The American Delegate (Wilson) to the Secretary of State
[Received 3:55 p.m.]
430. In accordance with statement in Davis’ 427, November 1, 8 p.m.,4 he and I had a long conversation with Aubert in the course of which we learned certain additional facts regarding the new French plan.
The plan is elastic and will not be presented on a take it or leave it basis. It is recognized that many of the details must be adjusted. The plan is however designed both to ease the situation as far as Germany is concerned and to be complementary to President Hoover’s plan. Whereas, the President’s plan contemplates the diminution of the power of offense in relation to defense in material, the French plan in addition contemplates the reduction of offensive power in relation to defense in the question of effectives.
1. Effectives. In proposing the change of professional continental armies into compulsory militia systems the French envisage the necessity of this being done by stages during which the Reichswehr as well as the professional portions of the metropolitan forces of other continental armies will be gradually abolished and replaced (if replacement) by conscripts of short period training. The length of training and the number of conscripts to be called under the colors will be subject of negotiation.
At the same time it is envisaged that a certain number of divisions of the professional forces highly equipped will remain in existence scattered among the various states. These forces would be put at the disposal of the League of Nations for action when determined by the Council. No one state will have a sufficient force of professional soldiers in its metropolitan area to menace its neighbor but the combined force to be at the disposal of the League would be sufficiently powerful to give pause to an aggressor. This would necessarily involve undertakings by the various states to give free passage across their territory, et cetera, when a decision has been taken by the Council. We raised the thorny point of the retention by France of [Page 357]a highly developed professional striking force in the colonies and the concern that this gives Italy whose metropolitan area is so near to North Africa. Aubert was not entirely clear as to how this problem could be solved but referred again to the necessity of negotiation on this point. He also stated that colonial troops could not be used for a knockout blow and could only be brought over after a war begins and that in the case of Italy it could make the transport of French troops most difficult.
2. Land material. The French envisage that the “militia armies” of the Continent will not be equipped with the heavier types of artillery and tanks. They hope to provide that present stocks of these weapons above sizes to be specified will be stored (place not specified) at the disposition of the League of Nations and for use in the event that the Council so ordains. Aubert envisages the possibility of undertakings not to replace this heavier type of material thus allowing it gradually to become obsolescent.
3. Air. According to Aubert the plan does not involve any radical change of French point of view on this subject.
4. Navies. Aubert offered nothing on this subject beyond the fact that the French maintain their thesis of the interdependability of armament.
5. Political. The French plan will apparently accord equality of legal status to Germany. This does not mean that Germany will have of immediate right to all of the same types of armament as other nations but that theoretically such right will exist and that Germany will voluntarily restrict itself to certain types of material. The full realization of equality would only be reached after a period of years.

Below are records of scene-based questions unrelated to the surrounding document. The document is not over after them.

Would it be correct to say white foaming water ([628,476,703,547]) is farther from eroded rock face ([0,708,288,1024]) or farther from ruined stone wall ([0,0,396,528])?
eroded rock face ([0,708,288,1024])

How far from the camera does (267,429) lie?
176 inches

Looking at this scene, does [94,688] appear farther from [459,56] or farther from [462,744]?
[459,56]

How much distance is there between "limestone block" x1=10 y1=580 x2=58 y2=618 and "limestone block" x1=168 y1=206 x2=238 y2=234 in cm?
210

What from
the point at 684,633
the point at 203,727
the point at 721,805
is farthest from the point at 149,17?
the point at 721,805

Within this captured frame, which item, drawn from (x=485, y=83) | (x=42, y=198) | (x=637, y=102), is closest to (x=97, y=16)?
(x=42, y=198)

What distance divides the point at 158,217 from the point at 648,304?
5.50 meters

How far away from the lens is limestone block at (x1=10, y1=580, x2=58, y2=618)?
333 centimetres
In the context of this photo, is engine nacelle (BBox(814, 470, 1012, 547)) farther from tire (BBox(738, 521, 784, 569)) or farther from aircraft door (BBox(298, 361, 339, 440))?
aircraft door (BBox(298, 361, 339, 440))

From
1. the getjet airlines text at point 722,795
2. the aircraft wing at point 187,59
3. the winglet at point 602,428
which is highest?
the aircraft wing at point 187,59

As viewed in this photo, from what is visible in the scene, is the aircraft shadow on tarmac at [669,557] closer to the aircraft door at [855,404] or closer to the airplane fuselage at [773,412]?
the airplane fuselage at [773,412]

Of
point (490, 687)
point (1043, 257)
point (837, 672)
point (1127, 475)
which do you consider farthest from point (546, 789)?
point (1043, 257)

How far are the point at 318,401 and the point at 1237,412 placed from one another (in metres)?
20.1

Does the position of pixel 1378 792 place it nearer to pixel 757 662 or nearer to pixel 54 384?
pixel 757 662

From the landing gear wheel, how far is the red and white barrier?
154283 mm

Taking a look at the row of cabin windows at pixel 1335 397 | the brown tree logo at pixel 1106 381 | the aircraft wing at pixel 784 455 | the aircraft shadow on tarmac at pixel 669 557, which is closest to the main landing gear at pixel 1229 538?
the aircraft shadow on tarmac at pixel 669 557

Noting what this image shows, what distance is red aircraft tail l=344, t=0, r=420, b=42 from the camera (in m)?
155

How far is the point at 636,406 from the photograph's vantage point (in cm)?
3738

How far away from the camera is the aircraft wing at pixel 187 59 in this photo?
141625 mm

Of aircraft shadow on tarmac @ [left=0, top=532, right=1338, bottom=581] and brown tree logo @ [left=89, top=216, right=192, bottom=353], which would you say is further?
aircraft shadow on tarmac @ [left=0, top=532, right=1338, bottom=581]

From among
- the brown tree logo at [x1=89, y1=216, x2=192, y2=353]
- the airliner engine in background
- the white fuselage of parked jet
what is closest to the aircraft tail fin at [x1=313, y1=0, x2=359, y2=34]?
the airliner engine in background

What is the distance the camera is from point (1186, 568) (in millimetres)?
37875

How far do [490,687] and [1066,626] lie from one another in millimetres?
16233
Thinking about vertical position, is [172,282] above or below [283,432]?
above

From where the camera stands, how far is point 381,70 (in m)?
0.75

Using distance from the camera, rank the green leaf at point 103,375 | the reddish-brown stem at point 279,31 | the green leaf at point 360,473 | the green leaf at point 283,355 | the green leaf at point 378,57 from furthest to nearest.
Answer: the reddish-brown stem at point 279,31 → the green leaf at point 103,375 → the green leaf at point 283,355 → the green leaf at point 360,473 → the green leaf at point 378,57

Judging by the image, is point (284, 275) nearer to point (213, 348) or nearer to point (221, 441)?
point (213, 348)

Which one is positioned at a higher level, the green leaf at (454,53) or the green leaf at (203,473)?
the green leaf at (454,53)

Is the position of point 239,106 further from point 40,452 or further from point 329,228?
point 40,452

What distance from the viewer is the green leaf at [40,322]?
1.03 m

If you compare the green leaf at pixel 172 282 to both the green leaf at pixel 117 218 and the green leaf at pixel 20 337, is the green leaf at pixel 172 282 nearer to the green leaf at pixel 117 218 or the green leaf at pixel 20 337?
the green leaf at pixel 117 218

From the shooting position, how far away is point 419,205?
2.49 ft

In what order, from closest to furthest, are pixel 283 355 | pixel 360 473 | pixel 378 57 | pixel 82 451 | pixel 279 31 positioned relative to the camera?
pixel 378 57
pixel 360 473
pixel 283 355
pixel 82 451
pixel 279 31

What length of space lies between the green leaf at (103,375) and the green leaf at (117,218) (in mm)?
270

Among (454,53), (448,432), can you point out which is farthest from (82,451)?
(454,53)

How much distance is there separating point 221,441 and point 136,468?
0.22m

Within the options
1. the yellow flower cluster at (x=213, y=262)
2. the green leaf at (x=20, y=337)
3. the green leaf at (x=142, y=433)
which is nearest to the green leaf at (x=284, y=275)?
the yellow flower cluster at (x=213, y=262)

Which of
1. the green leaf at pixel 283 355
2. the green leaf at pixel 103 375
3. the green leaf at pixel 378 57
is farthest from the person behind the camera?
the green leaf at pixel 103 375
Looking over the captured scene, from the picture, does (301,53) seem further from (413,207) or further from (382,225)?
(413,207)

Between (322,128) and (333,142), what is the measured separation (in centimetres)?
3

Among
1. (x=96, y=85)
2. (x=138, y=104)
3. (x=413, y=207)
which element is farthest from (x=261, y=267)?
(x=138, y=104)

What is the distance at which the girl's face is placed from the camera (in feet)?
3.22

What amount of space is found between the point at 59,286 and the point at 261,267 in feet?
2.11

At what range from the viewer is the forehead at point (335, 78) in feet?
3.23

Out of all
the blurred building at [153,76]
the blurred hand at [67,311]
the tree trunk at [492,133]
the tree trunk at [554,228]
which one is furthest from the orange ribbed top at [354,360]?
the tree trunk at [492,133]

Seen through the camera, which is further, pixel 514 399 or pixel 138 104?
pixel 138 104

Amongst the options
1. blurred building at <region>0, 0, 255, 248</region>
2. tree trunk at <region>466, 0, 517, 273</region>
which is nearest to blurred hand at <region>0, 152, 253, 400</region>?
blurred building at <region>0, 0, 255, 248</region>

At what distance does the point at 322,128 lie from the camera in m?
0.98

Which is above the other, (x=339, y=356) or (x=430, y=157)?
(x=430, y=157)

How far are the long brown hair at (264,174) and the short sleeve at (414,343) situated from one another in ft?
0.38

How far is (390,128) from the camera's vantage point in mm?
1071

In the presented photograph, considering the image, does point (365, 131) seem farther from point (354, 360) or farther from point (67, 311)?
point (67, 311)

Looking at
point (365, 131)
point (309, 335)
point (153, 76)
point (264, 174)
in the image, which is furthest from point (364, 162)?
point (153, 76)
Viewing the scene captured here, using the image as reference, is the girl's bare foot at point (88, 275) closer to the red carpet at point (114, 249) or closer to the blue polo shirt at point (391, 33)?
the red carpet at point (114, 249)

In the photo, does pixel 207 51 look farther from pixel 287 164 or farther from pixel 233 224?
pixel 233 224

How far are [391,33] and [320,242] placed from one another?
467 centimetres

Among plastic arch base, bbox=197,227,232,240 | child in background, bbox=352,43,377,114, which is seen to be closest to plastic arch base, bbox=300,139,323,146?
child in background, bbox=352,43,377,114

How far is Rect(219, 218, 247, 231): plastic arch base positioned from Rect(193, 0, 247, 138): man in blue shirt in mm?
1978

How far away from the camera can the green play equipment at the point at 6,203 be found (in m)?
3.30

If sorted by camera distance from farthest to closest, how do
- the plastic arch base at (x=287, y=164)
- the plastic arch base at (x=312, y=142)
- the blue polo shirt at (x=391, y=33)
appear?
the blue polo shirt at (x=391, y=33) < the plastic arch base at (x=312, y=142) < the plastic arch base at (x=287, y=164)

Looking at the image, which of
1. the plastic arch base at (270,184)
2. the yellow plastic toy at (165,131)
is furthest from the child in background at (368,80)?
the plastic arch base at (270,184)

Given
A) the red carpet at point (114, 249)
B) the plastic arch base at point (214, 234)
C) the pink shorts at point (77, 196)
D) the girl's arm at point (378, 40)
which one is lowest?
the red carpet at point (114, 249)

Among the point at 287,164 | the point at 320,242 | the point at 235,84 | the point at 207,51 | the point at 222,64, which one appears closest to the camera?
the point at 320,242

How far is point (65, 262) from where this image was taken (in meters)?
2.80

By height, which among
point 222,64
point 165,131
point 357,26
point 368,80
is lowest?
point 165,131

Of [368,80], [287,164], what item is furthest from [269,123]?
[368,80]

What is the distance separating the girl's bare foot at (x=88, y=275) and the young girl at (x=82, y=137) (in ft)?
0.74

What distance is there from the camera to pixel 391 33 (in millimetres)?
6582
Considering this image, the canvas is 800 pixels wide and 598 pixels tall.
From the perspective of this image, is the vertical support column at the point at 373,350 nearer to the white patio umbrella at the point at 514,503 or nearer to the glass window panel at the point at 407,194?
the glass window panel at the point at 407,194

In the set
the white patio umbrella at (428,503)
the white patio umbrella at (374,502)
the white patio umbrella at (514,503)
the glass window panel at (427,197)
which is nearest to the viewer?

Aubert then touched on questions relating to the United States and seemed to believe that in some way the obligation for consultation envisaged in Secretary Stimson’s speech of August 8th should be formalized. We pointed out in this connection that events had moved in such a way in the United States as to establish for our country a strong unilateral obligation in this direction and that it might be unwise to endeavor to force a formalization of such a situation through multilateral agreement. Aubert, however, was insistent on the necessity of some such action.
As to the reference in the French plan to the reenforcement of article 16,5 Aubert pointed out that recent interpretation of this article, especially on the part of Great Britain, had somewhat detracted from the meaning of its actual wording. They desire to reenforce this and whereas the United States a non-member state would not be expected to take any positive obligation under article 16, it was hoped that there could be incorporated in the treaty at least a negative commitment on the part of our Government not to [Page 358]obstruct the action of the other states in case the Council found it essential to invoke article 16 against either aggressor.
We told him this raised a very difficult question and that we thought it inadvisable to make a plan which gave such promise contingent upon getting Great Britain to increase her present commitment under article 16 which she would probably refuse to do and upon getting us to do something which would be difficult if not impossible.